One of those “little ones” was Lisa Dasova, born in the north Bohemian town of Teplice. After Adolf Hitler was allowed to annex the Sudetenland - a German-speaking area that included Teplice - in October 1938, Lisa fled to Prague with her parents and brother. She was just four when she was put on a train to London, in May 1939.

"It is a very emotional feeling, and funnily enough I was so little, I just remember the blue - a blue train. And looking up, I thought the men, the drivers, were dressed in blue," Dasova said.

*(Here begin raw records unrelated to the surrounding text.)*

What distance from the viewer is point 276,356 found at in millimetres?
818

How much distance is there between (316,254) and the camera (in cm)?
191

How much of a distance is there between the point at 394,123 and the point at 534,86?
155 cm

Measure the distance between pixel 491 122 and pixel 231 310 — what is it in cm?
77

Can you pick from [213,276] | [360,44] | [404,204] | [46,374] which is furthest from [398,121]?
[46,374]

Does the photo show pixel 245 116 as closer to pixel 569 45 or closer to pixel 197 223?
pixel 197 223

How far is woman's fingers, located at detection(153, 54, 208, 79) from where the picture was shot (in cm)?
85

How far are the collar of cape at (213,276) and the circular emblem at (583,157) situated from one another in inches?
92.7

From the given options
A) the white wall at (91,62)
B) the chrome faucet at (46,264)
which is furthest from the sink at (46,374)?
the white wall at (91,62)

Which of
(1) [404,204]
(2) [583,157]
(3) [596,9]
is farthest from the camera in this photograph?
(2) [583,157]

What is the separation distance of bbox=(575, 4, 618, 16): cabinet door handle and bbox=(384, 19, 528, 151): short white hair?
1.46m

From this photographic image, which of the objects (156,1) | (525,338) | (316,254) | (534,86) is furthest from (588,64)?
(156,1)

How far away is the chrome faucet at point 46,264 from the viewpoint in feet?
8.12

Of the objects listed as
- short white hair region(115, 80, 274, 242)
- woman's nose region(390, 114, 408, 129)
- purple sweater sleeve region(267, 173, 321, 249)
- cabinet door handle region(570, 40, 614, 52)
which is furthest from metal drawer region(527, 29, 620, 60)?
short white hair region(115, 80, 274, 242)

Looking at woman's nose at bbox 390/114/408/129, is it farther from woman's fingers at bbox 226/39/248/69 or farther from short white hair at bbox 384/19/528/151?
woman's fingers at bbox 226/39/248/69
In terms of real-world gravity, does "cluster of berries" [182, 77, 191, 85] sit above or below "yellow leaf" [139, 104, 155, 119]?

"But having looked at it now, it's blue! Which is amazing that I remember that, because I'm 74 now. So I remember that from 70 years ago…It is incredible, yes.”

Historic reunion with Nicholas Winton

Nicholas Winton organized a total of six trains in 1939. A seventh was waiting to depart with 250 children on September 3. It never left - war was by now raging in Europe - and none of the children are thought to have survived the Holocaust.

Those who did get out are now recreating their journey, crossing Germany and Holland by steam train and then by ferry across the English Channel, before arriving at London's Liverpool St station on Friday.

"Winton children" with a statue of Nicholas Winton in Prague
Some of those rescued pose beside a statue of Nicholas Winton at Prague's train stationImage: AP

There, just as 70 years ago, Nicholas Winton will be waiting to receive them. For 50 years he told no-one - not even his wife - about what he'd done, until the story emerged in the late 1980s.

Friday's arrival will be an emotional reunion between a man who has tried desperately to shun the limelight, and the children he saved from almost certain death in the camps.